There’s one aspect of that story that is inadvertently amusing. Meg begins the film as a discarded woman – her big-shot ex-husband (Patrick Bauchau) left her for a bimbo – and ends up a heroine. Meantime, in a subplot, the crum-bum cad appears mid-robbery and gets beaten upon arrival into the bloodiest of pulps; for our delectation, he spends the remainder of the film propped up or sprawled out, his wounds oozing. (I can’t think of a more thankless role.) It’s as if the filmmakers were exacting their revenge on the guy for dumping Meg. It’s gallantry, of a sort.
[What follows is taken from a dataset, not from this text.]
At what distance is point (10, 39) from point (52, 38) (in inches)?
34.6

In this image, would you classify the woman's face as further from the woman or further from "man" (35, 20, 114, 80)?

As Panic Room demonstrates, most violence in the movies doesn’t cut to the quick and can be easily dismissed afterward, but the films of the Austrian director Michael Haneke are something else again. In the 1997 Funny Games, which is about a family terrorized and ultimately obliterated by a pair of roving thugs – sound familiar? – we are taken step by step into a no-exit situation of pure sadism: It’s a movie about violence that is, in itself, an act of violence. In Haneke’s new film, The Piano Teacher, Isabelle Huppert plays Erika, a stiff-backed piano instructor at a prestigious Viennese conservatory whose lust for her adoring student Walter (Benoit Magimel) exposes her deeply guarded sadomasochism. “Do I disgust you?” she asks him after he reads a long letter from her outlining her most depraved fantasies, and she could just as well be speaking for the director. Haneke doesn’t really explore disgust, and he doesn’t get into the emotional consequences of extreme violence, either. What he provides, instead, is the spectacle of witnessing experience freshly cauterized; you can’t shake off the grisly moments in Haneke’s movies because they have the shock of the real. His refusal to go much beyond that shock is part of what makes everything so creepy and sordid – he doesn’t offer a helping hand, he doesn’t even try to intellectualize the depravity he’s showing us. This is a roundabout way of saying, I fear, that Haneke is an exploitation filmmaker of the highest gifts. His movies are not to be entered into lightly.
Directed by David Fincher; starring Jodie Foster, Forest Whitaker.
The Piano Teacher
Directed by Michael Haneke; starring Isabelle Huppert.